Di fronte all’inefficacia storica ed evidente dello sciopero sindacale (anche quando «generale»), all’interno della grammatica del movimento assume una maggior centralità ed efficacia la pratica del blocco, che va dalle arterie stradali a luoghi strategici dello sciopero come i depositi di autobus, le raffinerie e i centri di smistamento rifiuti. Il blocco permette di decentralizzare il conflitto e uscire da una dinamica di confronto diretto e militare con la polizia, specialmente quando questi sorgono in maniera imprevista in vari punti della città, paralizzandola. Questa forma ha aperto un ritmo diverso per un movimento che all’inizio era stato completamente controllato dall’assemblea intersindacale. Dall’altra parte i sindacati non erano del tutto marginali, perché hanno mantenuto il controllo sui tempi della contestazione, in quanto l’autonomia dei blocchi e delle manifestazioni selvagge è stata largamente schiacciata all’interno delle giornate indette dai sindacati, tanto che dopo il primo maggio i sindacati hanno interrotto il movimento, senza più chiamare giornate di sciopero.


Spazio e luogo

A quanto si legge dai testi apparsi su «LundiMatin» l’organizzazione dei blocchi e delle azioni è stata particolarmente avanzata laddove la mobilitazione si è data delle forme di coordinamento in rapporto diretto con le basi sindacali più attive. Le operazioni «città morta/ville morte» a Rennes, Nantes e Lione mostrano l’emergere di una traiettoria autonoma nella mobilitazione, capace di comporre una soggettività che deborda le mediazioni sindacali e la cristallizzazione di un antagonismo allo Stato. O meglio, la sfida di questa ipotetica nuova soggettività sarebbe proprio quella di reinventare continuamente le capacità di coordinamento e intervento della mobilitazione, come nel caso dei blocchi, evitando un irrigidimento delle tattiche e della strategia, che porterebbe a perdere ogni vantaggio tattico, rendendosi facilmente prevedibile dalla polizia.

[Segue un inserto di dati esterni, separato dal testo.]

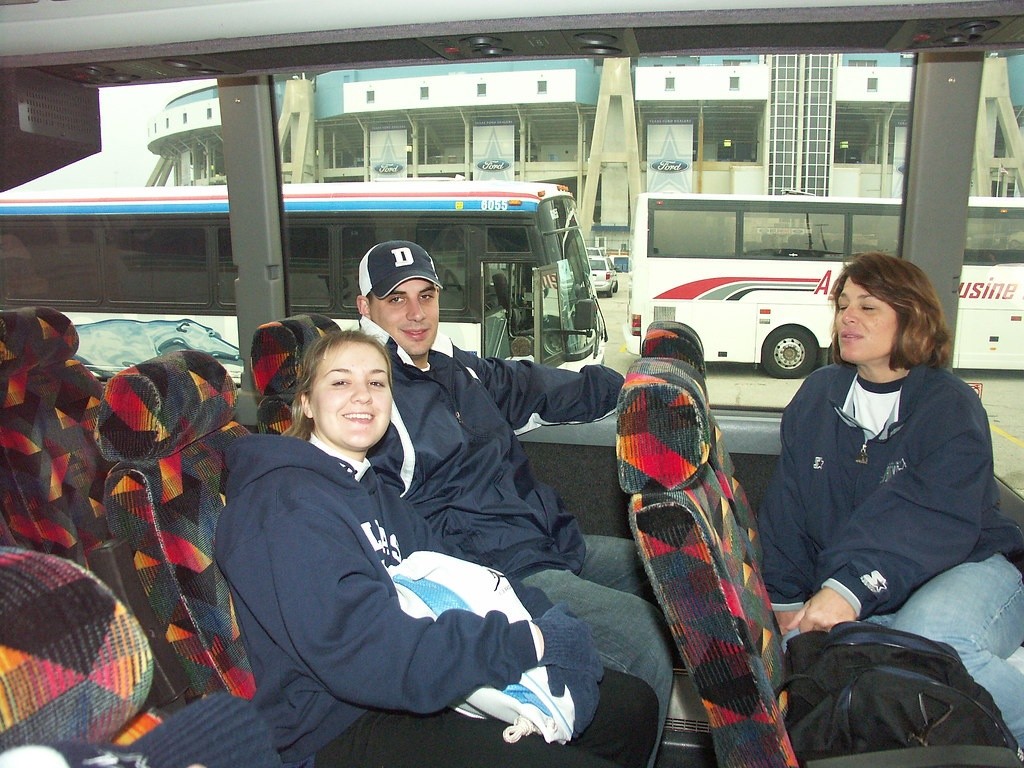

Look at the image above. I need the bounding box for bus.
[622,192,1024,379]
[0,191,608,389]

Per vincere questa sfida è necessario che le lotte sviluppino una base territoriale – che sia a livello di quartiere, di città o addirittura di regione – che consenta loro di interrompere i flussi circolatori, impedendo alla polizia di riprendere il controllo sulle infrastrutture e sui flussi che le attraversano. Affinché il coordinamento raggiunga un certo livello di efficacia, la dimensione territoriale è essenziale.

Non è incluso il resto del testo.